**Goal A**:
Answer these questions about the drone passage:
(i) What name did Ahmadinejad say Iran's drone would be known as?
(ii) What cause was reported for the Navy test going awry?
(iii) What name does the drone passage propose in place of "Fire Scout"?
:: Quoted text
This may be the moment to face up to the drone problem. Indeed drones have
been getting some renewed attention recently, although not the profoundly serious kind.
There was the clownish Mahmoud Ahmadinejad acting with the puffed up grandiosity of the tiny barber in Chaplin's Great Dictator,
swelling with pride as he introduced Iran's own drone, or a
plaster-of-Paris-looking model of one, that he said would be known as
the "Ambassador of Death" (serving under the secretary of hate, of course).
Back in the USA, we learned at the end of August
that a Navy test of a new model drone had gone awry earlier in the
month because of a "software issue." The Navy's own special "Fire Scout"
test drone had gotten out of control of the drone-porn jockeys who were
remote-piloting it in the vicinity of Patuxent, Md. The drone started
wandering erratically toward—and then through—protected Washington,
D.C., airspace. It looked like we might be attacked by our own drone!
Control was regained before the drone could do any damage. But the
episode at least suggested a better name than the straight-arrow "Fire
Scout," such a wimpy name compared to "Ambassador of Death." How about
"Ambassador of DUI"?
::::
:: Stored records
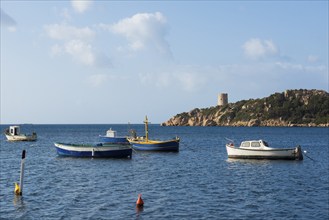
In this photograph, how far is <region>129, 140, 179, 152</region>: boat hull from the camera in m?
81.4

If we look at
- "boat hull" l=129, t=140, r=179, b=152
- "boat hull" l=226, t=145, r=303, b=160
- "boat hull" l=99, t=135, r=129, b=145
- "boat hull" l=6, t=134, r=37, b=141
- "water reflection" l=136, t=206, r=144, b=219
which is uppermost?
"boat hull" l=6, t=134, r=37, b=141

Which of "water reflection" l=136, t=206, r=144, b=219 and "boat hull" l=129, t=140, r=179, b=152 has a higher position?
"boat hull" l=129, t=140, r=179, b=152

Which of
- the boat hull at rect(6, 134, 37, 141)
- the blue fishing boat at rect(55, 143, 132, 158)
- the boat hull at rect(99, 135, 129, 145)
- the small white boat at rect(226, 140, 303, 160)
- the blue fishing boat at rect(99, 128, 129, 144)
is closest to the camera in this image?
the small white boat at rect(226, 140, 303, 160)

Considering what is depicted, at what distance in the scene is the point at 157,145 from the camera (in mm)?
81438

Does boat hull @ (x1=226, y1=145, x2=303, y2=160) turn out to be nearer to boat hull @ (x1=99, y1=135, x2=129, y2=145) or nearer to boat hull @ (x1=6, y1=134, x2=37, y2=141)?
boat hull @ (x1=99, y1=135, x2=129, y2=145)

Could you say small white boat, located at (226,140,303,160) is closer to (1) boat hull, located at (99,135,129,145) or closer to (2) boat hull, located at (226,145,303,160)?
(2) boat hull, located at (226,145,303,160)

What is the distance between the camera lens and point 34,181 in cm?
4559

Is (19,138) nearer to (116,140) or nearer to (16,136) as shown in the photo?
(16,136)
::::
:: Stored records
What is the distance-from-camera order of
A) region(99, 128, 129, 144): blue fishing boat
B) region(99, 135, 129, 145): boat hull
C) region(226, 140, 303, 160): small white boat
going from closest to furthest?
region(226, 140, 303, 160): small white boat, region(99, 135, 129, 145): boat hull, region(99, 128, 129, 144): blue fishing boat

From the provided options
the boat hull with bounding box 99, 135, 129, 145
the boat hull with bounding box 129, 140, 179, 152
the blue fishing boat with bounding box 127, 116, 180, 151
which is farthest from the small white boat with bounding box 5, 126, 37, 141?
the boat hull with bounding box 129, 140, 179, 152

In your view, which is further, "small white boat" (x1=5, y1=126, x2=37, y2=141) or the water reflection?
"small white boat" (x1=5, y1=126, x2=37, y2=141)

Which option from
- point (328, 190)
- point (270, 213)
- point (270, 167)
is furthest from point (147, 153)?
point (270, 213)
::::
**Goal B**:
Copy out the lines of the listing character for character, from the line containing "From the provided options" down to the line containing "the blue fishing boat with", both of those lines included.

**Worked answer A**:
(i) The "Ambassador of Death"
(ii) A "software issue"
(iii) "Ambassador of DUI"

**Worked answer B**:
From the provided options
the boat hull with bounding box 99, 135, 129, 145
the boat hull with bounding box 129, 140, 179, 152
the blue fishing boat with bounding box 127, 116, 180, 151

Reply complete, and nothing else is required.